◆ Work to complete ◆
Please report every line in the entries that contains the string "Future".

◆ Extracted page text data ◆
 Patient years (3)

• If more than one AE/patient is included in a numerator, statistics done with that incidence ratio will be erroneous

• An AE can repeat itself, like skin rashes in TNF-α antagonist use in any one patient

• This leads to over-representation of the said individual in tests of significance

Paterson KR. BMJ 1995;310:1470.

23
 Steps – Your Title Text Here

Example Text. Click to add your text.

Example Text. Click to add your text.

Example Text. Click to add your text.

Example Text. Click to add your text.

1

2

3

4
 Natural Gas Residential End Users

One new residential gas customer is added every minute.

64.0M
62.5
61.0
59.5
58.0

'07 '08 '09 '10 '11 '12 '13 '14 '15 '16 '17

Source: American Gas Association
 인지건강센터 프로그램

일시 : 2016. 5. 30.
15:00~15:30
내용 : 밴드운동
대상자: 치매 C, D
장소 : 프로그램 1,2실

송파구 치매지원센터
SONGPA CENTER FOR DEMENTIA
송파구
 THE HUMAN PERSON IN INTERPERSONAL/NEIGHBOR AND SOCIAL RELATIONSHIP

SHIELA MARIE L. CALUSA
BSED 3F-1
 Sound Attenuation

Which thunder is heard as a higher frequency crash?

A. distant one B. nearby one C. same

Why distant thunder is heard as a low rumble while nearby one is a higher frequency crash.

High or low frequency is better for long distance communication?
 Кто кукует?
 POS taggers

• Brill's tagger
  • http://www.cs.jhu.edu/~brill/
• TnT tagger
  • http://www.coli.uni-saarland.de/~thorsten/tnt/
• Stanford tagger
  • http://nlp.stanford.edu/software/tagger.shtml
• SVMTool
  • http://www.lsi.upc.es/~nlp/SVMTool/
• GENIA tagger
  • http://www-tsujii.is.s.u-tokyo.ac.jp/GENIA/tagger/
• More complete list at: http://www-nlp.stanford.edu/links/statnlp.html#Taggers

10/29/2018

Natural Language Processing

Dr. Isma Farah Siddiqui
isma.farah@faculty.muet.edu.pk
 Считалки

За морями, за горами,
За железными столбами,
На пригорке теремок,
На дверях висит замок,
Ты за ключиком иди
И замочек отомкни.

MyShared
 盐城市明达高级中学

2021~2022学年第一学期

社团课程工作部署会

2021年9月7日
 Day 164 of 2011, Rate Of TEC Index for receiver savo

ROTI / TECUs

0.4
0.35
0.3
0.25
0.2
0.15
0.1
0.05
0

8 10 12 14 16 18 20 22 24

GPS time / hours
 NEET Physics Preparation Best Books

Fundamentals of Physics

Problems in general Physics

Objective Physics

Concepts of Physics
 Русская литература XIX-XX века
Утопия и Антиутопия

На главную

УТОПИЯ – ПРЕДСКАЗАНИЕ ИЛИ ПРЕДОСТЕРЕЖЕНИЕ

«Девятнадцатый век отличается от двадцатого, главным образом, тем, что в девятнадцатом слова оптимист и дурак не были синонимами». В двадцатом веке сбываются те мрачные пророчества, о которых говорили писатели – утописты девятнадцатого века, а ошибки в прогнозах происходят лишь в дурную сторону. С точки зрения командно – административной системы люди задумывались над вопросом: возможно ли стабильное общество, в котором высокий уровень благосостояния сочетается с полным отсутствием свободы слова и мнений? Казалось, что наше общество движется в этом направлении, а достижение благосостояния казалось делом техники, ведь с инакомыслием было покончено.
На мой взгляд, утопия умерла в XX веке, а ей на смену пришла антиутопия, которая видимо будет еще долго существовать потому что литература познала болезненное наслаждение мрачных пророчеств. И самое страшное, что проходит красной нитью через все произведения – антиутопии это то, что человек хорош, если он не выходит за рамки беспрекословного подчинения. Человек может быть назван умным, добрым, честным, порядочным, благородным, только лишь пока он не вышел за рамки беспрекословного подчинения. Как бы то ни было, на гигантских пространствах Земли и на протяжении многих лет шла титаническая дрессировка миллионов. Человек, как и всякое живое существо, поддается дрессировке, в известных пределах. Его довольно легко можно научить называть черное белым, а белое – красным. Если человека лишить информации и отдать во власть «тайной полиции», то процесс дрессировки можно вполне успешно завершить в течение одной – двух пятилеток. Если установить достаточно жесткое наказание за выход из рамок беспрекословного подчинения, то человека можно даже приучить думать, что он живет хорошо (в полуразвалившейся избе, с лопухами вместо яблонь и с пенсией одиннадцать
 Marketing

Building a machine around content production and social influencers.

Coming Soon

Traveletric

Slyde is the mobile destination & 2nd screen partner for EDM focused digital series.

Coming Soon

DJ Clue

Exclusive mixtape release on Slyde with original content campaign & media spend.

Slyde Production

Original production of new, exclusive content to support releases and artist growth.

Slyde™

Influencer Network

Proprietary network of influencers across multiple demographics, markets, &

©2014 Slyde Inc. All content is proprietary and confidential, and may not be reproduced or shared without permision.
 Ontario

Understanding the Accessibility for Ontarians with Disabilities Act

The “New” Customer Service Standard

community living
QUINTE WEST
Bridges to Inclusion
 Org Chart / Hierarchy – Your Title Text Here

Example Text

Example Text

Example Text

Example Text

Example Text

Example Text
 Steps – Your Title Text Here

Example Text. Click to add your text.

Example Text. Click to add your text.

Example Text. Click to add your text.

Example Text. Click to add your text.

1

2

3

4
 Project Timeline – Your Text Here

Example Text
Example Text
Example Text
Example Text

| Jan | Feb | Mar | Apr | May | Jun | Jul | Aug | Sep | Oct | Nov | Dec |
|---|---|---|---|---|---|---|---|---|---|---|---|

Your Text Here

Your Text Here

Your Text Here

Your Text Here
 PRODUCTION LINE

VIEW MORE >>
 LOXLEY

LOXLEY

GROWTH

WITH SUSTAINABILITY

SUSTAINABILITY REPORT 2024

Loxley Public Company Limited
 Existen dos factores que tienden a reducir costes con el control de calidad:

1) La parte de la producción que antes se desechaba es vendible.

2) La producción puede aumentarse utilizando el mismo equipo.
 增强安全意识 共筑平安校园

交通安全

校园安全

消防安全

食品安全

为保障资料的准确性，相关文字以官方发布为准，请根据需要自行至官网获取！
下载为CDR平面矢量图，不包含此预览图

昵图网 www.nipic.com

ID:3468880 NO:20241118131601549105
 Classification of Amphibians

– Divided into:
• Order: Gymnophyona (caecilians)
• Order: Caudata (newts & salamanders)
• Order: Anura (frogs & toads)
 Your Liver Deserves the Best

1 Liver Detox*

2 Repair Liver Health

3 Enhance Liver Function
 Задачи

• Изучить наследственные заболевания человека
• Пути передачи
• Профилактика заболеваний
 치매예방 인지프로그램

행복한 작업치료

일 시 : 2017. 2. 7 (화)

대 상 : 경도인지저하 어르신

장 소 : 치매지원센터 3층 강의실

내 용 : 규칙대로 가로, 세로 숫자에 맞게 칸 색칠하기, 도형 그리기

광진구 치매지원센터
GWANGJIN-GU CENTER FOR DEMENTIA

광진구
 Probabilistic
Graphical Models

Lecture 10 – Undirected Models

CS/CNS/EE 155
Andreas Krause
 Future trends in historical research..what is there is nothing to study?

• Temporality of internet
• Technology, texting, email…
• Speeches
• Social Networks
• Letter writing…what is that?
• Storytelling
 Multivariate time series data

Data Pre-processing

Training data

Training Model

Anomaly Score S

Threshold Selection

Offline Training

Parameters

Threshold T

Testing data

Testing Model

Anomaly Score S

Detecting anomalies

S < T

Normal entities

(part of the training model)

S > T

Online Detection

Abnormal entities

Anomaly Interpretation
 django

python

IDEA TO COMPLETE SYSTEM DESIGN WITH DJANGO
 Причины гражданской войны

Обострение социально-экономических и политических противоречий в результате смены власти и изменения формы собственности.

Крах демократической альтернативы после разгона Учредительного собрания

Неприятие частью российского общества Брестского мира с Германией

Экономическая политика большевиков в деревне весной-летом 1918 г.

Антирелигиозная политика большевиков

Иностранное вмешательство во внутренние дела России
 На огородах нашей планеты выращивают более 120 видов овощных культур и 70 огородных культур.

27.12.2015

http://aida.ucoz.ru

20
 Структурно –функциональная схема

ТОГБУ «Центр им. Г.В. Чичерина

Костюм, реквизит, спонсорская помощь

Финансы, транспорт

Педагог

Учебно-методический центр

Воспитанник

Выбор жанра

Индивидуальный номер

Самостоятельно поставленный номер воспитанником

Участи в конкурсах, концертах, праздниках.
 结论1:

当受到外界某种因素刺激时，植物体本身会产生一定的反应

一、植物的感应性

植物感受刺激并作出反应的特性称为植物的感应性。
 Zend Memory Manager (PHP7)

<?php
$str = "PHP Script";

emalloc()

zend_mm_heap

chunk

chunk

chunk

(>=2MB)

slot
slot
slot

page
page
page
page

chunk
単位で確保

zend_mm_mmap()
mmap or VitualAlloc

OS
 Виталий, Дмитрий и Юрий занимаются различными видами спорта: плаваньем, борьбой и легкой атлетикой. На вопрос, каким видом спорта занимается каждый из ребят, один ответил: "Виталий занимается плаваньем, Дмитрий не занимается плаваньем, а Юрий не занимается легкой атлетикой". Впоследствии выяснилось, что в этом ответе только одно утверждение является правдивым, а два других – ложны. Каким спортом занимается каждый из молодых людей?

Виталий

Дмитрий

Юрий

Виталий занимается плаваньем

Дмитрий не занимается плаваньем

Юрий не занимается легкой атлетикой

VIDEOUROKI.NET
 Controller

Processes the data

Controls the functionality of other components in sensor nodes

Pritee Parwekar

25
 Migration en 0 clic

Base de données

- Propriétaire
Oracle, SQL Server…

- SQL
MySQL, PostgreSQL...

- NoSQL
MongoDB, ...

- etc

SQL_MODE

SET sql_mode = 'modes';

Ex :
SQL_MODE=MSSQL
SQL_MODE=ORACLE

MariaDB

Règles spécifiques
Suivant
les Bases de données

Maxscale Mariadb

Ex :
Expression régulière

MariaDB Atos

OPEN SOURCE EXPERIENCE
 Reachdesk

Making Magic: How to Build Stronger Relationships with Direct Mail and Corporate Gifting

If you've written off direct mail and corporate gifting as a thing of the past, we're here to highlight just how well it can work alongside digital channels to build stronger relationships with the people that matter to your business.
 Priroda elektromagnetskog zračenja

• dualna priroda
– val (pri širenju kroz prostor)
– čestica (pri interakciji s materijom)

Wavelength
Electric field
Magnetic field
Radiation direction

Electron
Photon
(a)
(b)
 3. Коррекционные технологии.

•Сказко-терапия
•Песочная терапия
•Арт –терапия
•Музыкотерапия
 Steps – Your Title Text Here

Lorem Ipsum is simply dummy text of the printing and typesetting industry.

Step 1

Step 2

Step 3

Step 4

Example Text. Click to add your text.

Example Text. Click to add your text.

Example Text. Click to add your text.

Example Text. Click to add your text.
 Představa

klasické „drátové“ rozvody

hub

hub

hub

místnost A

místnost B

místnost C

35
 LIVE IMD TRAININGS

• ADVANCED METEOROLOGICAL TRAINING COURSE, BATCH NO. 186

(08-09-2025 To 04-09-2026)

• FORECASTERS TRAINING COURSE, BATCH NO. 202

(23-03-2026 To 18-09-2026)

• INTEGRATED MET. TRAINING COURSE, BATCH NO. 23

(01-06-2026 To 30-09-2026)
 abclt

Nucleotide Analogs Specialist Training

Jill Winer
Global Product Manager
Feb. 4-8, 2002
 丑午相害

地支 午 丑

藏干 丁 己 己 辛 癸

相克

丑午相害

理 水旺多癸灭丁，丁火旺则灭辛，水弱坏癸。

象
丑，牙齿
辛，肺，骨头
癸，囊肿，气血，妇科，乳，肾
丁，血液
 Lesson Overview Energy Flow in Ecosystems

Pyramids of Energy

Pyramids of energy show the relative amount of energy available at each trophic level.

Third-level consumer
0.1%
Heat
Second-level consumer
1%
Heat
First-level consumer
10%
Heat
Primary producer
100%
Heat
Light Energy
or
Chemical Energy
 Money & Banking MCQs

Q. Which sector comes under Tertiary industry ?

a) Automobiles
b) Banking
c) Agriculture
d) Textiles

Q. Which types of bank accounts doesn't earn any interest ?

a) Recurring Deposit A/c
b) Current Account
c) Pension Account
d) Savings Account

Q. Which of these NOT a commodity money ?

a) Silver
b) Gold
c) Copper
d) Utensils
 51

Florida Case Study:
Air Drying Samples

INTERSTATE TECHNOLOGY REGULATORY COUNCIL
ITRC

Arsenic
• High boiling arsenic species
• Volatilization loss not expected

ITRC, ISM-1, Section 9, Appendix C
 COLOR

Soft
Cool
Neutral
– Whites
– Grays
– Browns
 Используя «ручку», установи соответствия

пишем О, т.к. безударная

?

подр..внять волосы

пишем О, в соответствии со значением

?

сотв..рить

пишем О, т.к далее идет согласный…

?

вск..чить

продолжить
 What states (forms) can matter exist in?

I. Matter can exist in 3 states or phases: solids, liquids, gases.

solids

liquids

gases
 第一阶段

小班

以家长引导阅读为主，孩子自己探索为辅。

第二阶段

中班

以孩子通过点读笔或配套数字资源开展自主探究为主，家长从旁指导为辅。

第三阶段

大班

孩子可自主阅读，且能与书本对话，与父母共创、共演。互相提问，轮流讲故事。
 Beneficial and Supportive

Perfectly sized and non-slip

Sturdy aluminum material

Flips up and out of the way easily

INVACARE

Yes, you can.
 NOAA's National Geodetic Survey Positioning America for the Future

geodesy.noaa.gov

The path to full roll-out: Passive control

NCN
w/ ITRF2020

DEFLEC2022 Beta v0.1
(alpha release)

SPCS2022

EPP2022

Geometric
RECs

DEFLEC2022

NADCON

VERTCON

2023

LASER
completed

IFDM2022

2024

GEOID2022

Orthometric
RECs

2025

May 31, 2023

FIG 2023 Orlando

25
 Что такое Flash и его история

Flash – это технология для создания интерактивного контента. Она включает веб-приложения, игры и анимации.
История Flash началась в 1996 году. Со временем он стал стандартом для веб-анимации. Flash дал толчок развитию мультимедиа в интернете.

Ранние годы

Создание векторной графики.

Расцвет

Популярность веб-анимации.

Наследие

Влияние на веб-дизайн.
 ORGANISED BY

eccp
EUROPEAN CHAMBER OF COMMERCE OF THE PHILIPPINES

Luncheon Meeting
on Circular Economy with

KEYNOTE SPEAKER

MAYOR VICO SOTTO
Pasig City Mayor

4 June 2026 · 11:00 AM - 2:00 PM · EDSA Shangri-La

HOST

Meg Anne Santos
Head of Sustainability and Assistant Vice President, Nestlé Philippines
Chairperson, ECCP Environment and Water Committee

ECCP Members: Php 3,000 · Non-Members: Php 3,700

◆ Response area ◆
 Future trends in historical research..what is there is nothing to study?
 NOAA's National Geodetic Survey Positioning America for the Future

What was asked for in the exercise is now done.